Meet Tabu, the sexual wellness brand focusing on pleasure after menopause
Natalie Waltz’s journey to founding her sexual wellness brand, Tabu, started with an awkward text to her mom. “I was like, ‘Do you or your friends ever experience pain or discomfort during sex?” she says.
It was a message she never expected to send, but the question lingered in Waltz’s mind while working for TCG—a private equity firm attached to the likes of Headspace, Hello Sunshine, and Zola. She noticed the surge in consumer products serving perimenopausal and menopausal women and was surprised by the confluence of factors that made it a viable category. “I was almost 30, and I had never heard a lot of this,” says Waltz. “I instinctively texted my mom.”
Studies, like the ones Waltz cites, are easy enough to find: One notes menopausal “symptoms also negatively impact sexual satisfaction in over half of patients and strain personal relationships.” Others measure the layered complexities of a post-menopausal sex life, citing things like a partner’s death, familial responsibilities, and an unexplained loss of interest. In all, most of these studies relay that the effects of menopause can create emotional and physical barriers to sex for a majority of women.

▸ **TO DO**:
**a)** Answer these questions about the article on Tabu:
(i) Who did Waltz send her first text about pain during sex to?
(ii) What was the name of the private equity firm Waltz worked for?
(iii) According to one study the article quotes, in what share of patients do menopausal symptoms negatively impact sexual satisfaction?
**b)** Write a continuation of the article about Tabu, picking up after its final sentence.

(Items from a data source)
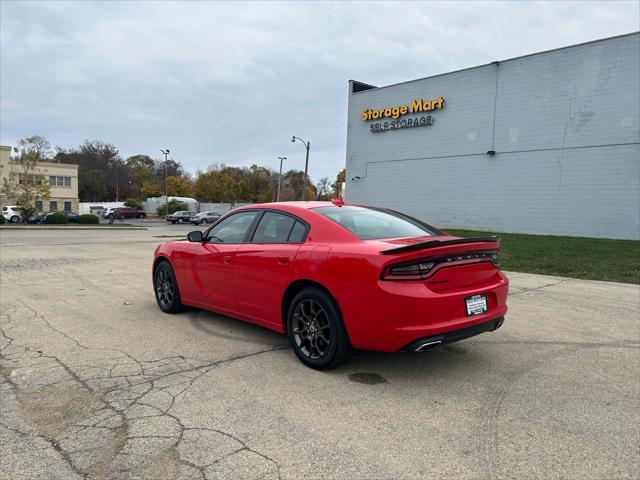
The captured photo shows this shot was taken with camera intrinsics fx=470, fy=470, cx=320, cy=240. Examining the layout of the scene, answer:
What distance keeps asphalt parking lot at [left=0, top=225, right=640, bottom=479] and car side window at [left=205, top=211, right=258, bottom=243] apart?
41.6 inches

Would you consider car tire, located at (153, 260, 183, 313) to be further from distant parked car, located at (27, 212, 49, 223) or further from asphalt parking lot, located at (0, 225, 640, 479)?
distant parked car, located at (27, 212, 49, 223)

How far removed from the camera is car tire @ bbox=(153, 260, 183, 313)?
6.08 m

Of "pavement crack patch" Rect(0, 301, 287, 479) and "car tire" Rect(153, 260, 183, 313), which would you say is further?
"car tire" Rect(153, 260, 183, 313)

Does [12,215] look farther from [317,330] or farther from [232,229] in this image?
[317,330]

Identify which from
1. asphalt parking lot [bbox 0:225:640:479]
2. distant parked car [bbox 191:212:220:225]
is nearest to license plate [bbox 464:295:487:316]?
asphalt parking lot [bbox 0:225:640:479]

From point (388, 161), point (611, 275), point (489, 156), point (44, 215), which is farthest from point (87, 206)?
point (611, 275)

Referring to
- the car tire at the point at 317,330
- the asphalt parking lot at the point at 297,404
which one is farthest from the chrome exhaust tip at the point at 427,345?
the car tire at the point at 317,330

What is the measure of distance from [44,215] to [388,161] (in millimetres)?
33185

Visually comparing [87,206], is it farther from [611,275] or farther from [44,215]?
[611,275]

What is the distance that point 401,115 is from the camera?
28.2 meters

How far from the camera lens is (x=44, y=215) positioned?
43.5m

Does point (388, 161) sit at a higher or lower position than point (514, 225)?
higher

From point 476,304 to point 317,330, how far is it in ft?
4.49

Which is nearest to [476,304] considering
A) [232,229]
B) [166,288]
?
[232,229]
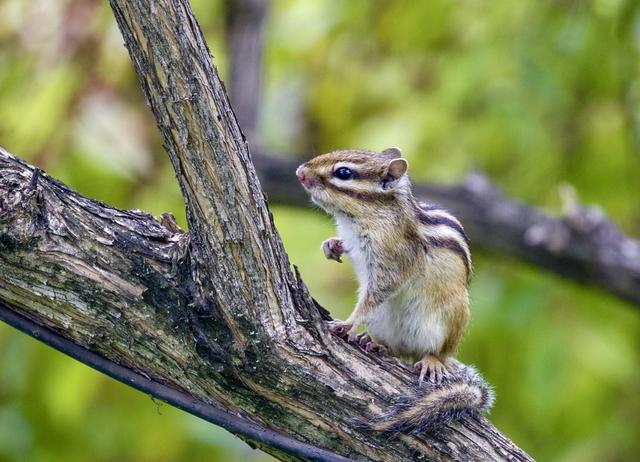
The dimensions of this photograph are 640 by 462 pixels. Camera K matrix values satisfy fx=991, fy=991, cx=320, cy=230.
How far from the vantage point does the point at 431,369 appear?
A: 12.6ft

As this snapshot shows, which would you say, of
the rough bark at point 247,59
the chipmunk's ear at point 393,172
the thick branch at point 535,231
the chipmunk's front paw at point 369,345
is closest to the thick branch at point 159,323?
the chipmunk's front paw at point 369,345

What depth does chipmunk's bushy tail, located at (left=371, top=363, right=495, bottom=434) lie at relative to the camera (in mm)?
3094

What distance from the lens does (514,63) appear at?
247 inches

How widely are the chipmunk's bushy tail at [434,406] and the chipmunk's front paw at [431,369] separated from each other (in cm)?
8

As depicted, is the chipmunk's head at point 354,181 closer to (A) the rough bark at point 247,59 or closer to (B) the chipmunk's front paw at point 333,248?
(B) the chipmunk's front paw at point 333,248

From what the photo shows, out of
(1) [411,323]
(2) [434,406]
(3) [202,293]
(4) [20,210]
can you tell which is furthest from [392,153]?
(4) [20,210]

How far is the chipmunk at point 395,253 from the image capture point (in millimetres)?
4102

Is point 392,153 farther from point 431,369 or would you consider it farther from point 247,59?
point 247,59

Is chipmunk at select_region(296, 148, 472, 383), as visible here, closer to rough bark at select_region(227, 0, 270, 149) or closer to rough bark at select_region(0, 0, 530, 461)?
rough bark at select_region(0, 0, 530, 461)

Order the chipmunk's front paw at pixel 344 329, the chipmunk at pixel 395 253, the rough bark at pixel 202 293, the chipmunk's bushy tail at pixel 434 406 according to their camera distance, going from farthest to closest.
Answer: the chipmunk at pixel 395 253, the chipmunk's front paw at pixel 344 329, the chipmunk's bushy tail at pixel 434 406, the rough bark at pixel 202 293

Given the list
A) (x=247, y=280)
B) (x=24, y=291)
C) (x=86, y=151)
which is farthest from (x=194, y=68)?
(x=86, y=151)

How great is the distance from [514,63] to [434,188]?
0.95 metres

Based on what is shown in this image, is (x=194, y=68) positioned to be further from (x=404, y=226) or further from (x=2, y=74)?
(x=2, y=74)

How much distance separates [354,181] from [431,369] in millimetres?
873
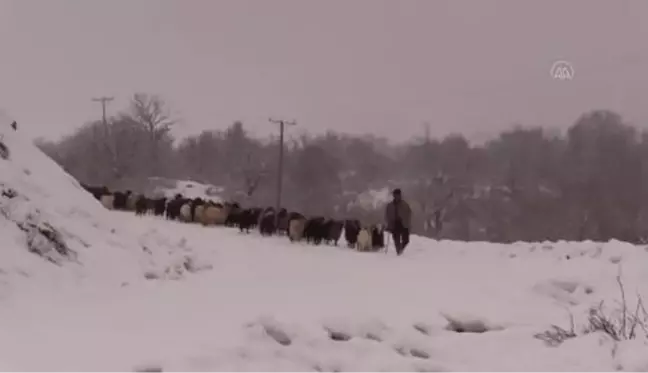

▸ **ANSWERS BY TASK**:
**a)**
(i) Her mom.
(ii) TCG.
(iii) Over half of patients.

**b)**
As for that text: Waltz’s mother laughed and then candidly told her daughter how menopause negatively impacted her relationship with Waltz’s stepfather. “It was the first sex talk I had with my Muslim Middle Eastern mother,” Waltz says. “It was meaningful what was going on. It was affecting her confidence and self-worth.” After speaking with friends, family, and medical professionals about the transitional period around menopause, Waltz launched Tabu in January 2020. When doctors told her it was common for them to recommend that menopausal women use a vibrator with lubricant as part of their wellness routine, Waltz decided product development was the way to go. “They compared [a vibrator] to glasses,” she says. “They’d say, ‘When my eyesight started going, I got readers. I didn’t just stop reading.’”
Tabu arrives alongside the new frontier of sexual wellness tech designed and branded to “close the pleasure gap” and tout other sexual liberation and equity goals. For many brands, it’s an excellent place to be, but Waltz felt that messaging wasn’t resonating with her target customers. “It’s beautiful work, but when you’re dealing with sexual atrophy or lack of body confidence, you’re not in a place to accept that marketing,” she says.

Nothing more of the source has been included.